Department of Surgery, Division of Cardiothoracic Surgery, Oregon Health & Science University, Portland, Oregon 97239, USA.
Ann Thorac Surg. 2011 Dec;92(6):1958-63; discussion 1963-4. doi: 10.1016/j.athoracsur.2011.05.120. Epub 2011 Oct 1.
In the United States the majority of lung cancer resections are performed by general surgeons, although surgeons specializing in thoracic surgery have demonstrated superior perioperative and long-term oncologic outcomes. Why these differences exist has not been well studied. We hypothesized that the completeness of intraoperative oncologic staging may explain some of these differences.
The Nationwide Inpatient Sample (NIS) database was used to review 222,233 patients with primary lung cancer treated surgically with wedge resection, segmentectomy, lobectomy, or pneumonectomy from 1998 to 2007. Surgeons were classified as general thoracic surgeons if they performed greater than 75% general thoracic operations and less than 10% cardiac operations; they were classified as cardiac surgeons if they performed greater than 10% cardiac operations; they were classified as general surgeons if they performed less than 75% thoracic operations and less than 10% cardiac operations. The main outcome measure was the performance of lymphadenectomy or mediastinoscopy during the same admission as the cancer resection.
The overall lymphadenectomy rate was 56% (n = 125,115) and was highest for general thoracic surgeons at 73% (n = 13,313), followed by 55% (n = 65,453) for general surgeons, and 54% (n = 46,349) for cardiac surgeons (p < 0.0001). General surgeons had a significantly higher risk for in-hospital mortality (odds ratio [OR], 1.47; confidence interval [CI], 1.14 to 1.90; p = 0.003) and postoperative complications (OR, 1.17; CI, 1.00 to 1.36; p = 0.043) compared with general thoracic surgeons.

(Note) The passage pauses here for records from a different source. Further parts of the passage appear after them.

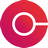 紅芯企業(yè)瀏覽器 v3.3.6官方版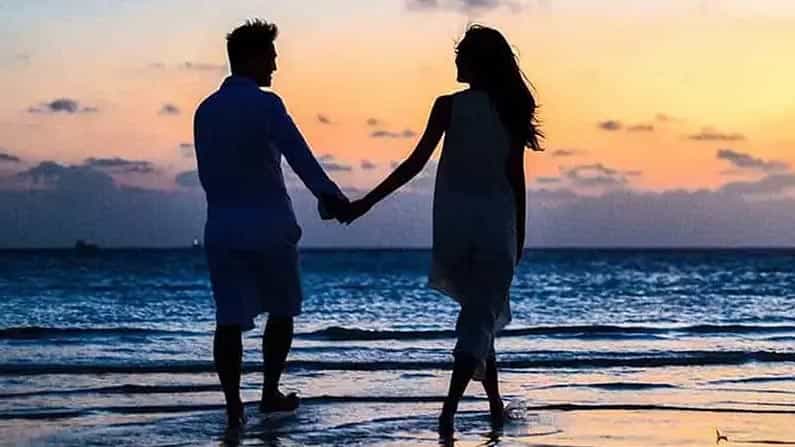 ಲವ್ ಶುರುವಾದ ಆರಂಭದ ದಿನಗಳಲ್ಲಿ ಗೆಳೆಯನ ಬಳಿ ಇವುಗಳ ಬಗ್ಗೆ ಮಾತನಾಡಲೇಬೇಡಿ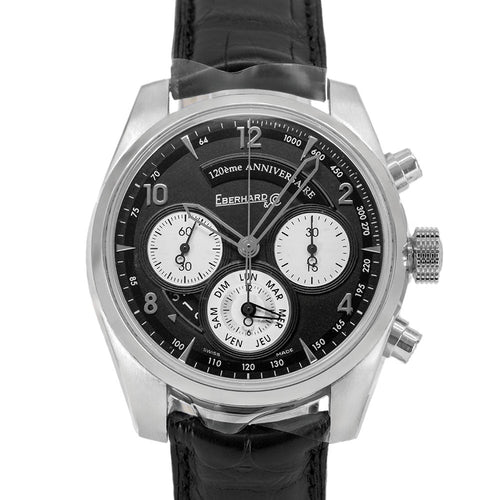 Eberhard & Co 31120 CPD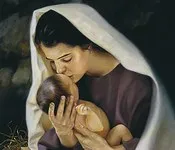 დაგვიანებული, აღსარება, მერაბ, ბერაძე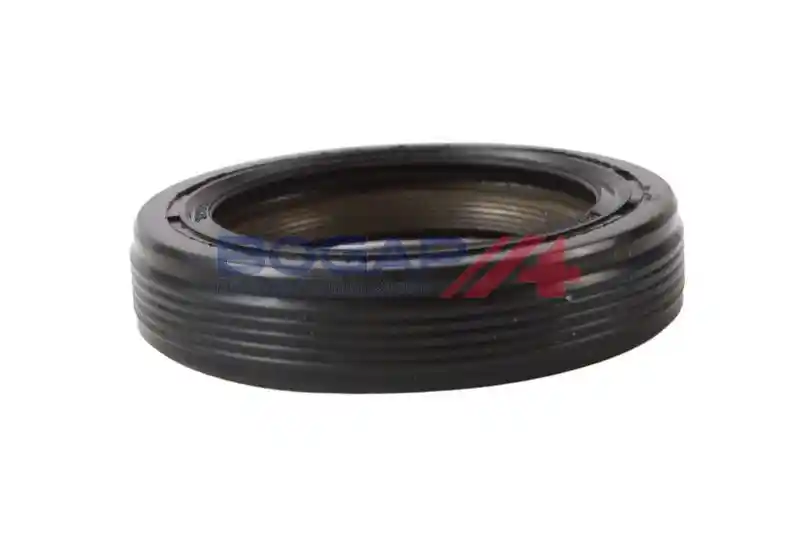 BOGAP A1119134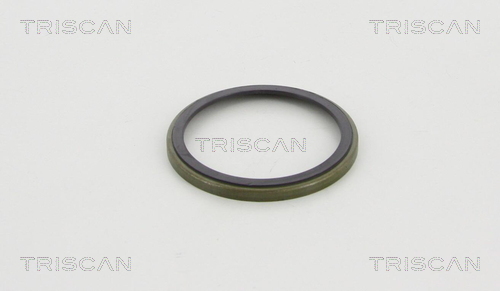 ABS-ring Triscan - Renault - Megane, Scenic, Laguna, Scénic xmod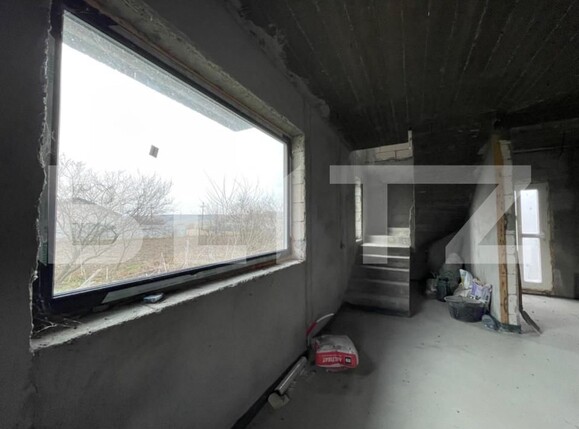 Casa de vânzare 4 camere Exterior Vest - 156935CV | BLITZ Craiova | Poza9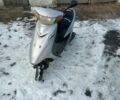 Ямаха Інша, об'ємом двигуна 0 л та пробігом 0 тис. км за 243 $, фото 1 на Automoto.ua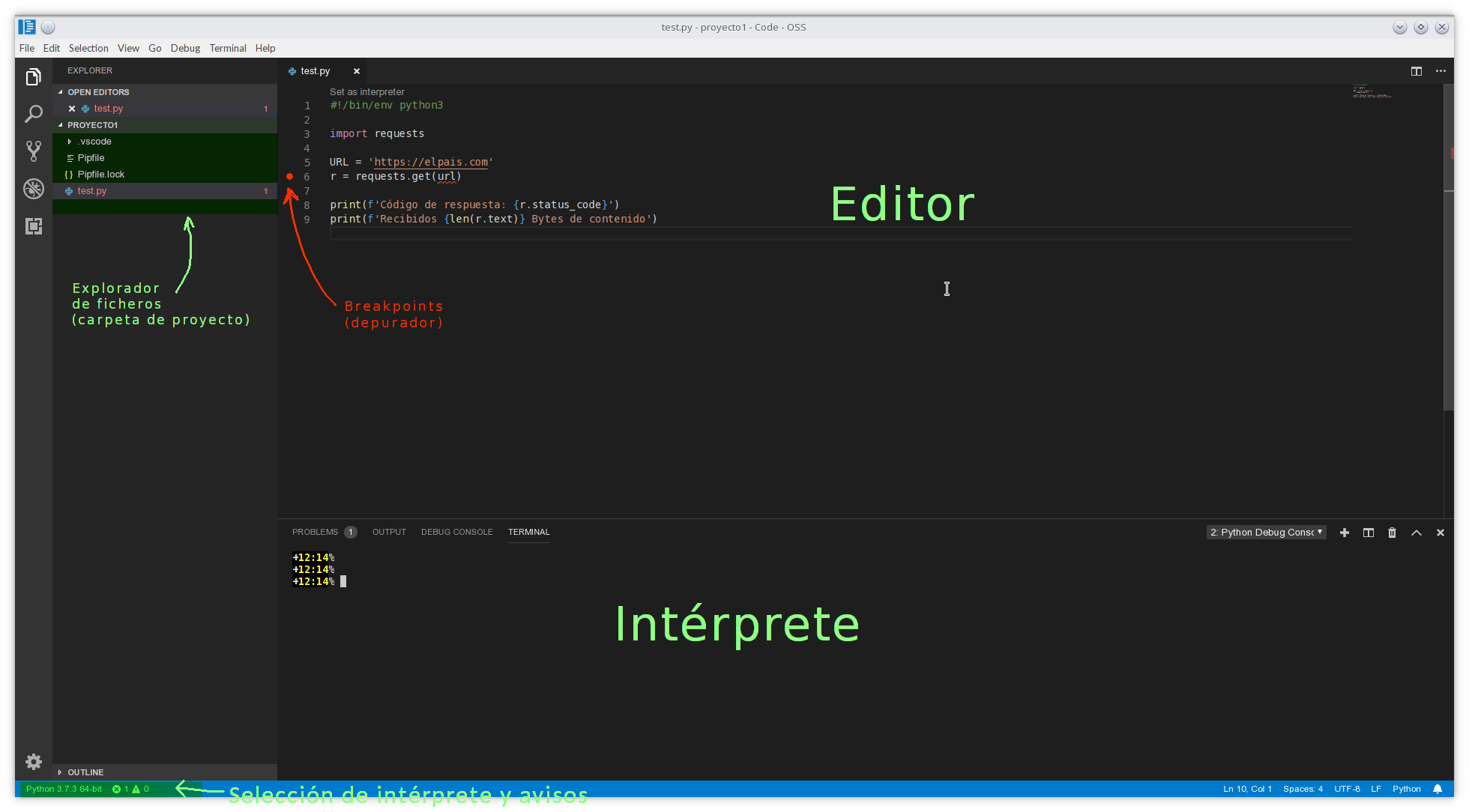 vscode_screenshot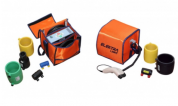 заказать Аппарат RITMO ELEKTRA LIGHT для электромуфтовой сварки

Surgeon specialty impacts the adequacy of oncologic staging in patients undergoing resection for primary lung cancer. Specifically, general thoracic surgeons performed intraoperative oncologic staging significantly more often than did their general surgeon and cardiac surgeon counterparts while achieving significantly lower in-hospital mortality and complication rates.
在美国,大多数肺癌切除术由普通外科医生完成,尽管专门从事胸外科的外科医生已经证明了围手术期和长期肿瘤学结果更优。为什么会存在这些差异尚未得到充分研究。我们假设术中肿瘤分期的完整性可能可以解释其中的一些差异。

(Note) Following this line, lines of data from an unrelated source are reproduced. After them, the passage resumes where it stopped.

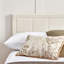 Aiydan Upholstered Storage Bed-1027537021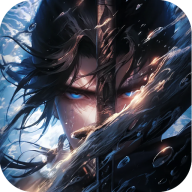 王者霸业极速爆充神器版v1.0.2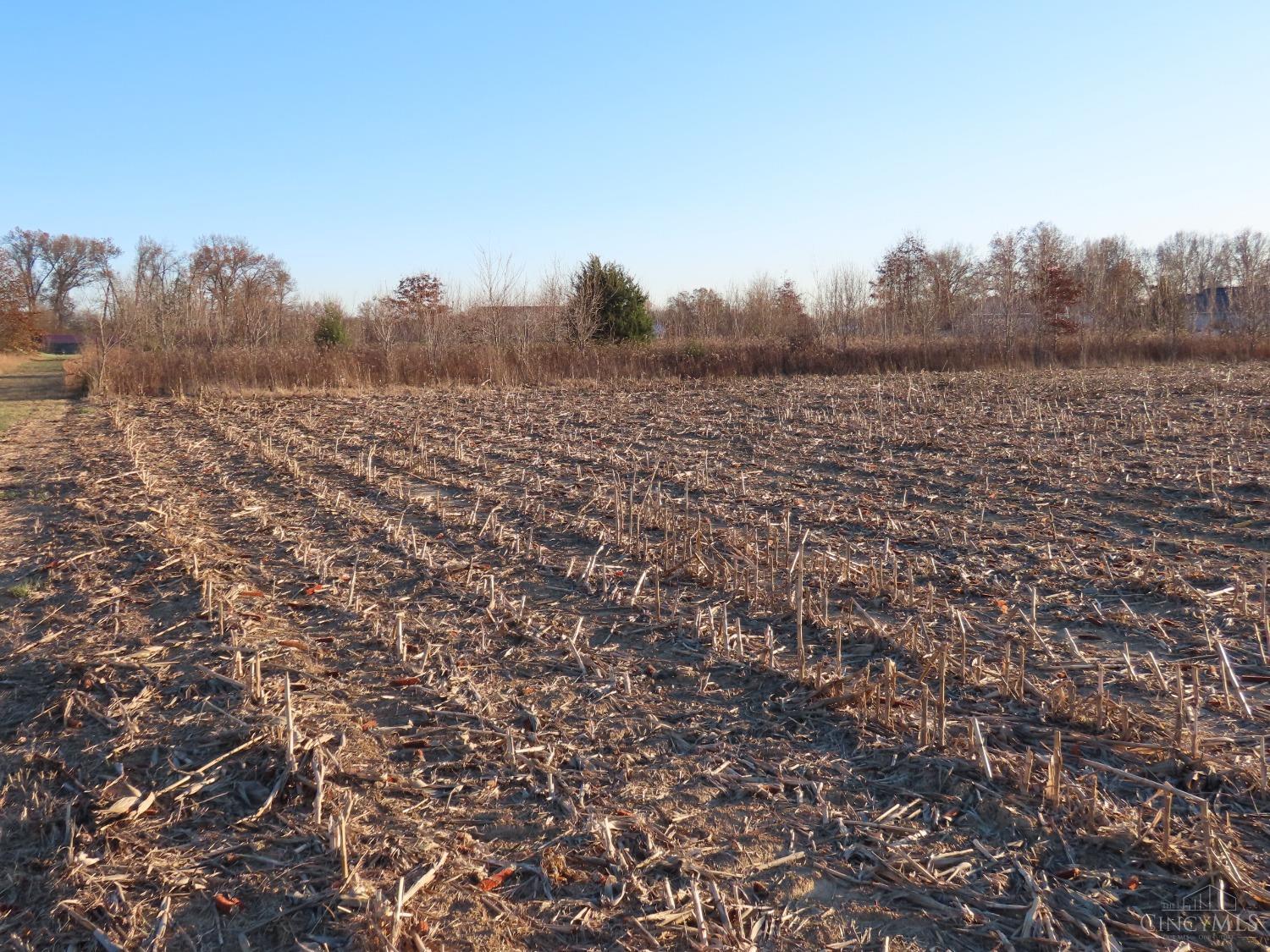 Marathon Edenton Road, Wayne Twp, Ohio image 6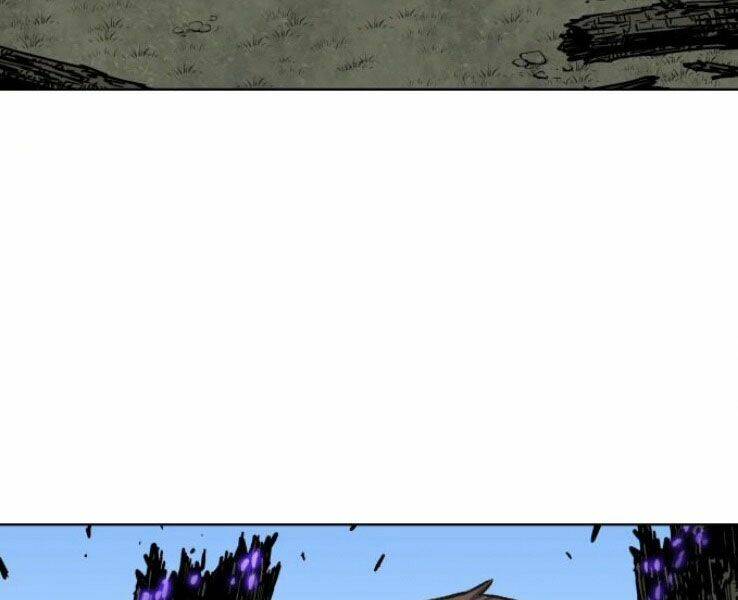 Thiên Ma Thần Quyết Trùng Sinh - Chapter 32 - Page 95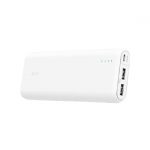 پاور بانک انکر PowerCore A1252 15600mAh سفید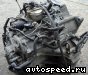���� Honda Inspire (UA4): ���� �3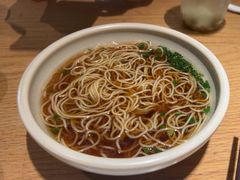 -苏小柳点心·手作小笼包(新街口分院店)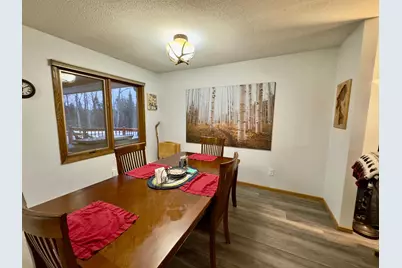 20439 Continental Court NW, Bemidji, MN 56601 - Photo 18
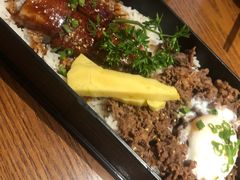 -二丁目食堂(铁西万象汇店)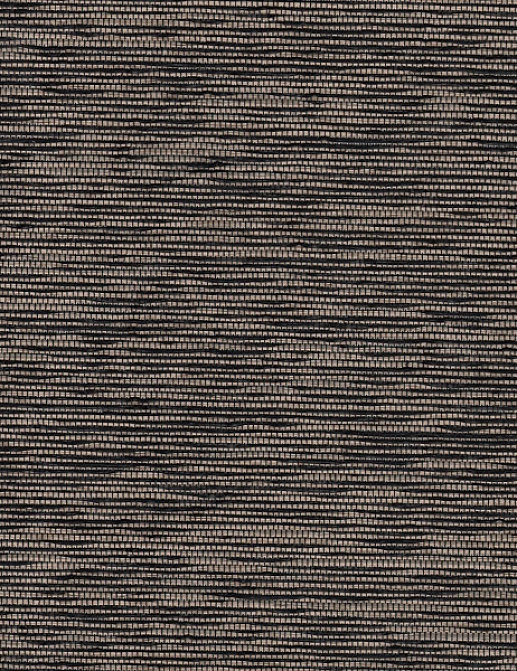 Обои Mahieu Secret Walls Black Sand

使用全国住院患者样本(NIS)数据库,回顾了 1998 年至 2007 年间接受楔形切除术、节段切除术、肺叶切除术或全肺切除术治疗的 222233 例原发性肺癌患者。如果外科医生进行的胸外科手术超过 75%,而心脏手术少于 10%,则将其归类为普通胸外科医生;如果进行的心脏手术超过 10%,则将其归类为心脏外科医生;如果进行的胸外科手术少于 75%,而心脏手术少于 10%,则将其归类为普通外科医生。主要观察指标是在癌症切除的同一住院期间进行淋巴结切除术或纵隔镜检查。

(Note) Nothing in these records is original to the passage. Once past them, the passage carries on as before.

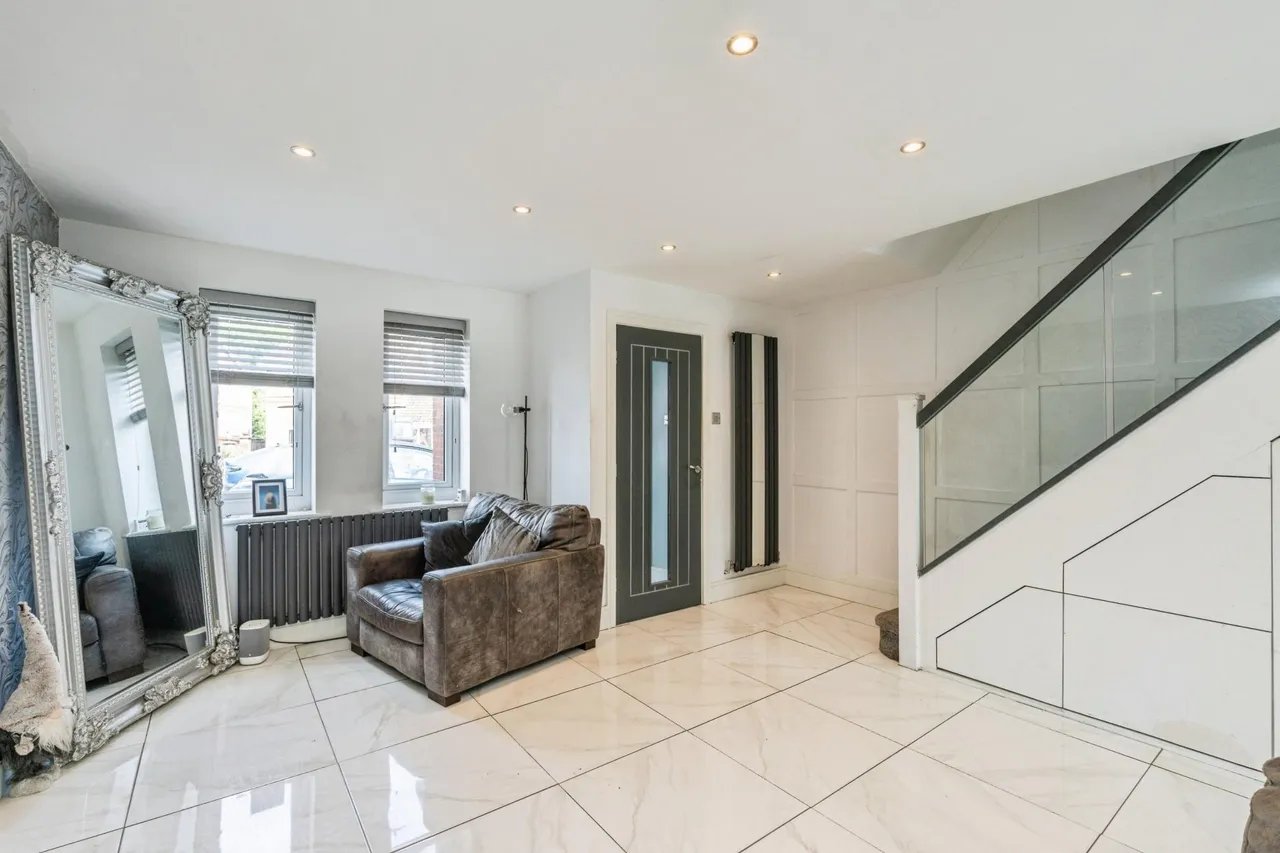 Amber Gardens, Wigan, WN2, photo 9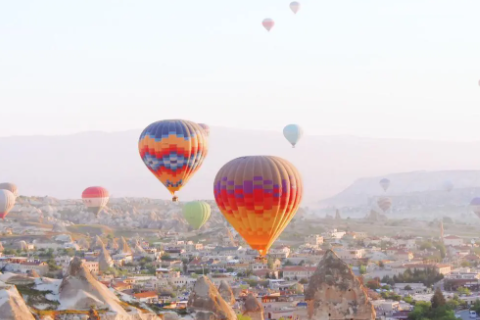 水瓶男被哪種女生吃定 水瓶男最忍不了哪種撩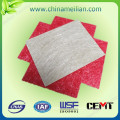 High Temperature New Material Fiberglass Thermal Insulation Cloth (MJ-301)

总体淋巴结切除术率为 56%(n=125115),普通胸外科医生的比率最高为 73%(n=13313),其次是普通外科医生的 55%(n=65453),心脏外科医生的 54%(n=46349)(p<0.0001)。与普通胸外科医生相比,普通外科医生的院内死亡率(优势比[OR],1.47;置信区间[CI],1.14 至 1.90;p=0.003)和术后并发症(OR,1.17;CI,1.00 至 1.36;p=0.043)的风险显著更高。
外科医生的专业水平会影响接受原发性肺癌切除术的患者的肿瘤分期充分性。具体来说,普通胸外科医生进行术中肿瘤分期的频率明显高于普通外科医生和心脏外科医生,同时实现了更低的院内死亡率和并发症发生率。